======== Fragmento de la fuente ========
A falta de unos días para Navidad, vuelve una polémica repetida cada año sobre la necesidad de iluminar las ciudades. El gasto en iluminación navideña se ha disparado en numerosas ciudades españolas, con el caso singular de Valencia, incrementado en casi un 120%, mientras que Barcelona lo eleva en un 32%. Zaragoza mantiene la partida del año pasado, si bien en el ejercicio anterior casi la duplicó respecto a 2019. Pero no solo se trata de valorar la inversión efectuada sino de poner sobre la mesa otros aspectos del escenario navideño, en una valoración que tiene sus pros y contras. Por un lado, los estudios psicológicos certifican que el hecho de ver calles iluminadas mantiene una estrecha relación con el consumo efectuado. En una época ya de por sí propicia a las compras, la luz que invadirá las ciudades los próximos días, y a lo largo de un mes y medio, funciona como un reclamo que los comerciantes consideran imprescindible y que provoca un efecto euforizante entre la ciudadanía.
======== Material proporcionado ========
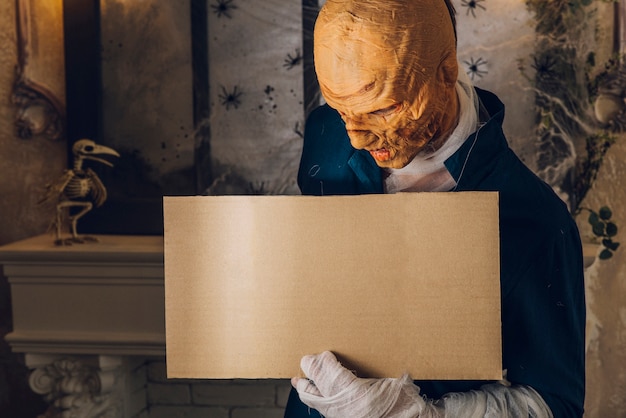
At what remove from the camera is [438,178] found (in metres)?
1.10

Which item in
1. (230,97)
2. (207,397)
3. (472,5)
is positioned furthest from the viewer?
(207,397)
========
======== Material proporcionado ========
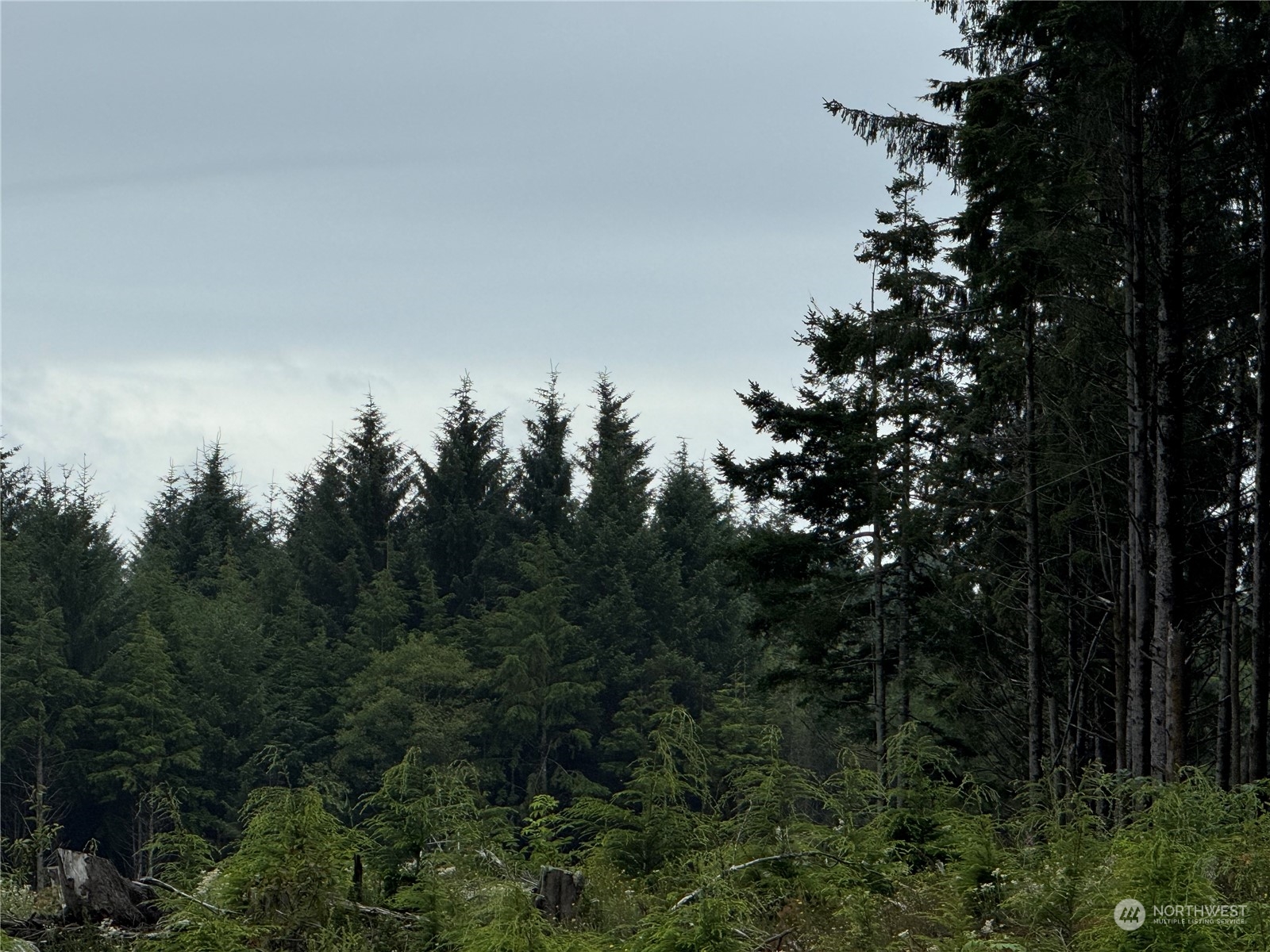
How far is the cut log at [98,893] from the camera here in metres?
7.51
========
======== Material proporcionado ========
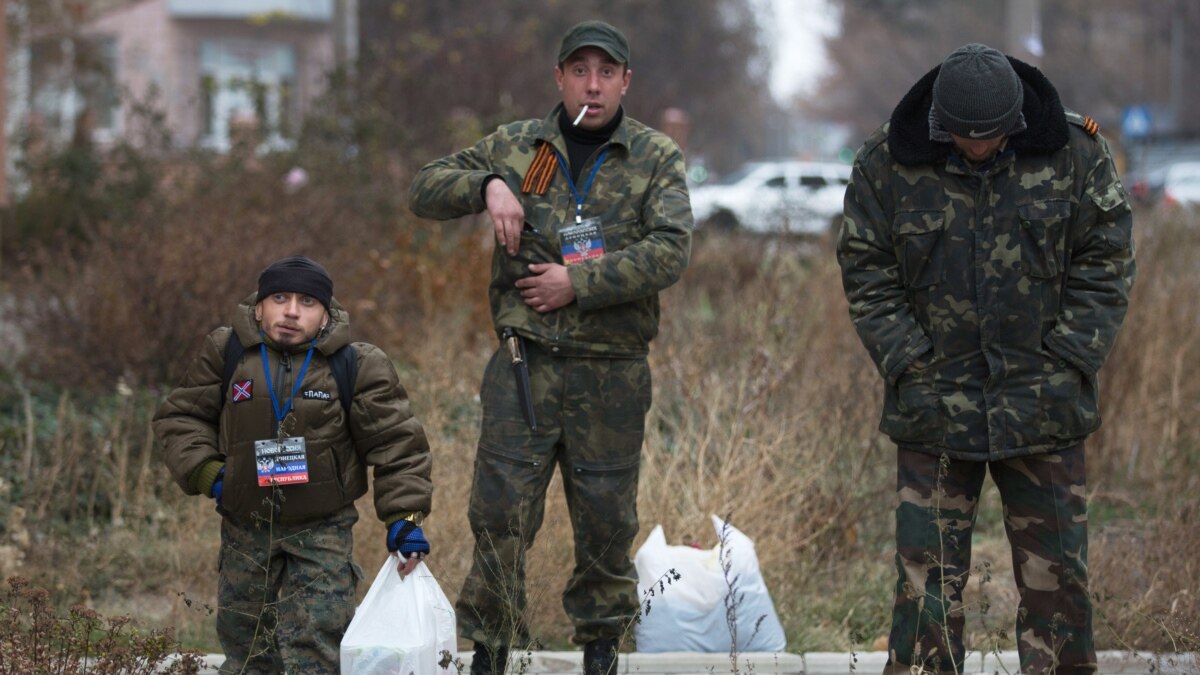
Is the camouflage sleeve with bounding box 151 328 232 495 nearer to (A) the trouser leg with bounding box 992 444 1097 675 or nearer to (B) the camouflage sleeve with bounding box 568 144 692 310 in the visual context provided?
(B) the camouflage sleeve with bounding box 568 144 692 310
========
-- Instrucción --
Prosigue el texto sobre la iluminación navideña a partir de su última oración. Las entradas forman un material aparte, independiente del texto sobre la iluminación navideña.

-- Resultado del ejercicio --
La Navidad, más allá del enfoque que cada uno tenga sobre las fiestas, está íntimamente relacionada con una iluminación que, en los últimos años, ha sustituido las tradicionales bombillas por luces led, que gastan un 80% menos que las incandescentes. Si simplemente se hubiera dado el caso de cambiar unas por otras, el ahorro hubiera sido notable, pero ha ocurrido lo contrario: o bien un presupuesto similar, que significa, en consecuencia, más iluminación y más contaminación lumínica; o bien, como pasa ahora, más dinero invertido y más luces. El caso de Vigo es paradigmático. De la mano del alcalde Abel Caballero destina 3,11 euros por habitante a la decoración navideña, muy por encima de los 1,29 de Barcelona o los 1,07 de Madrid, que es prácticamente lo mismo que Zaragoza (1,04). En Vigo son 11 millones de bombillas, la cifra más alta del planeta, similar a la de Madrid pero concentradas en un espacio mucho más reducido. Con ello se consigue que el reclamo ya no sea estrictamente comercial –para incentivar las compras y animar a la ciudadanía después de un obligado periodo de letargia–, sino que es la propia ciudad la que aspira, como proclama su alcalde, a convertirse en un «acontecimiento planetario». Entre los detractores, una crítica al exceso; entre los defensores, las cifras que hablan del retorno económico en visitas y gasto turístico.

Aun así, estamos hablando de un montante elevado –con repercusiones de todo tipo: estéticas y éticas– a partir del cual puede debatirse un determinado modelo de ciudad y de sociedad, especialmente en unos momentos de crisis y pobreza energética. Hay que calibrar qué mensaje se transmite, más allá de la simple decoración.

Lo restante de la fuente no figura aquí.